On 10/22/07, Eben Eliason <eben.eliason at gmail.com> wrote:
> On 10/22/07, Albert Cahalan <acahalan at gmail.com> wrote:
> > On 10/22/07, Eben Eliason <eben.eliason at gmail.com> wrote:
> > > On 10/21/07, Albert Cahalan <acahalan at gmail.com> wrote:
> >
> > > > The simplest format for audio data is an audio file.
> > > > Basic *.wav data is really simple. It's a 44-byte header
> > > > followed by the raw data.
> > >
> > > Obviously I know little about the .wav format, so perhaps you are
> > > right.  My only point is that, as far as I understand it, the logs are
> > > really just a list of samples (time, value), which are at least a
> > > second apart.  Is there really a reason to use an audio format for
> > > what amounts to a simple list of tuples?
> >
> > I don't see this data as being tuples at all.
> > It's not even x-y data.
> >
> > Timing is perfectly regular. Doing an FFT on irregularly
> > spaced data is awkward, though possible.
> >
> > Audio file converters already exist. Loading and storing is fast.
> > The storage is efficient.
> Well, then it's a list of values (with a known sample rate).  Still, I
> don't see this as audio.  What harm is there in making it a text file
> which ANY text editor could open?  Moreover, treating it as audio data
> is going to group it as under a search for all things of type "Audio",
> which it isn't.  I wouldn't expect my graph of the past week's daily
> temperature changes to be an audio file.

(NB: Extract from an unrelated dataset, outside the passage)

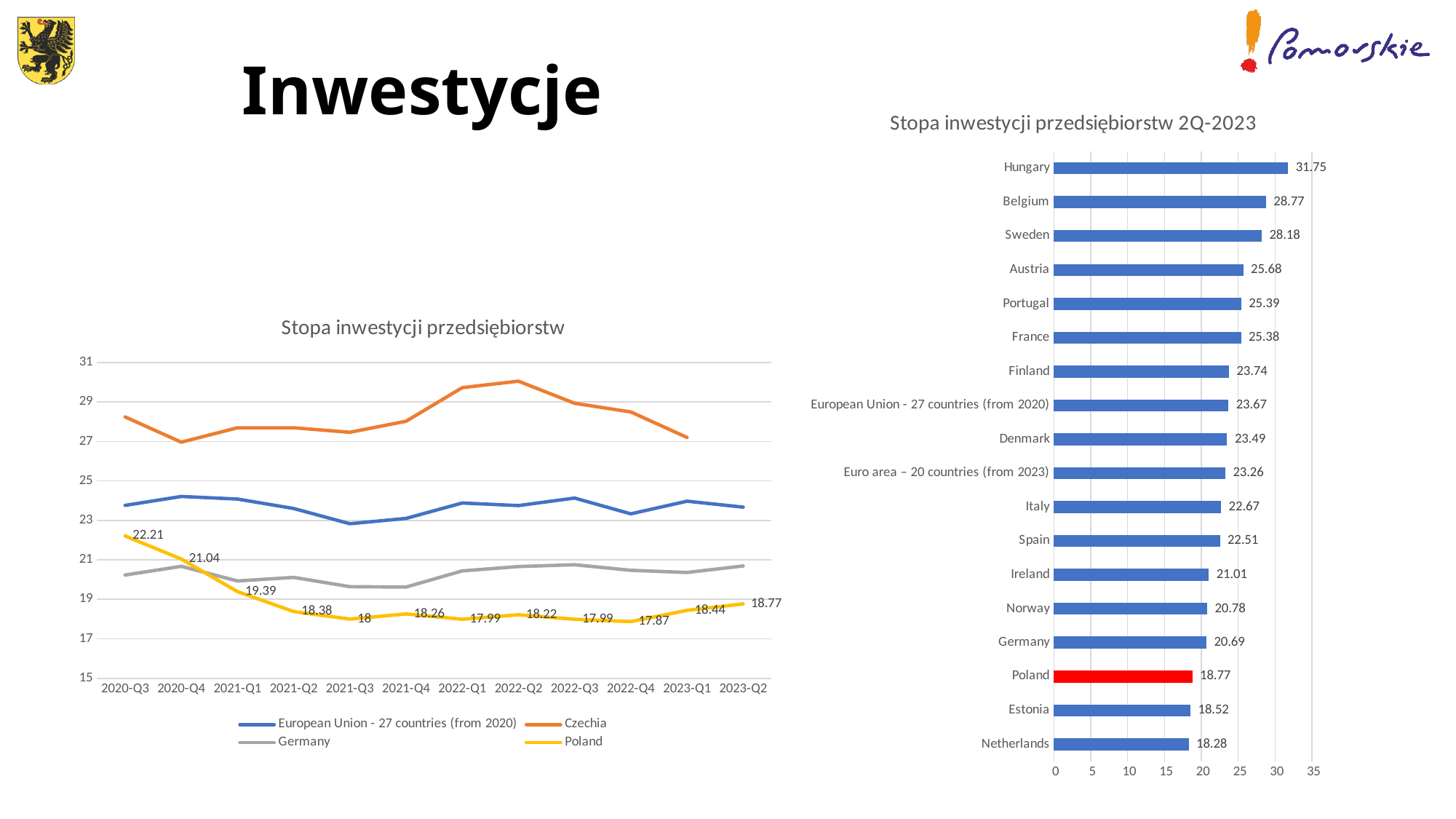
In the line chart 'Stopa inwestycji przedsiębiorstw', which series has the highest values across all quarters? Czechia In the chart 'Stopa inwestycji przedsiębiorstw 2Q-2023', which bar is coloured red? Poland In the chart 'Stopa inwestycji przedsiębiorstw 2Q-2023', what is the difference between Belgium and Sweden? 0.59 In the chart 'Stopa inwestycji przedsiębiorstw 2Q-2023', what is the value for Hungary? 31.75 In the line chart 'Stopa inwestycji przedsiębiorstw', what is the difference between Poland's value in 2023-Q2 and 2022-Q4? 0.9 What kind of chart is 'Stopa inwestycji przedsiębiorstw 2Q-2023'? bar chart In the line chart 'Stopa inwestycji przedsiębiorstw', how many series does the legend list? 4 In the line chart 'Stopa inwestycji przedsiębiorstw', what is the value for Poland in 2020-Q3? 22.21 In the chart 'Stopa inwestycji przedsiębiorstw 2Q-2023', how many categories are shown? 18 In the line chart 'Stopa inwestycji przedsiębiorstw', is the value for Czechia in 2022-Q2 greater or less than 29? greater In the chart 'Stopa inwestycji przedsiębiorstw 2Q-2023', which country has the lowest value? Netherlands In the chart 'Stopa inwestycji przedsiębiorstw 2Q-2023', which is larger: Ireland or Norway? Ireland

If you sampled hourly or more often, then it should do fine
as a TamTam instrument. :-)

There is no usable text editor anyway. (BTW, if a Terminal
one will do, I suggest "joe". It's UTF-8 aware, can show a
help window while you work, is based on explicit block
operations rather than hidden ones, and it highlights the
current block.)

Anyway, a *.wav file is unquestionably efficient in every way.
This matters anywhere, but especially on the XO.

> > Fresh: hit frame button, click on activity
> >
> > Restart: hit home button, click on journal, spend time hunting
> > around in the disorganized mess, click to get the activity going,
> > manually delete the old data and restore default settings
> But consider, Restart: press search key, type 'temp', click to resume
> first (most recent) entry.  You've now opened the science lab on
> weather you started last Friday, with a couple temperature reading
> logs and all of the necessary settings restored as well, with no need
> for more setup overhead.

I could see that being desirable 1/3 of the time.

The rest of the time, a fresh start makes more sense.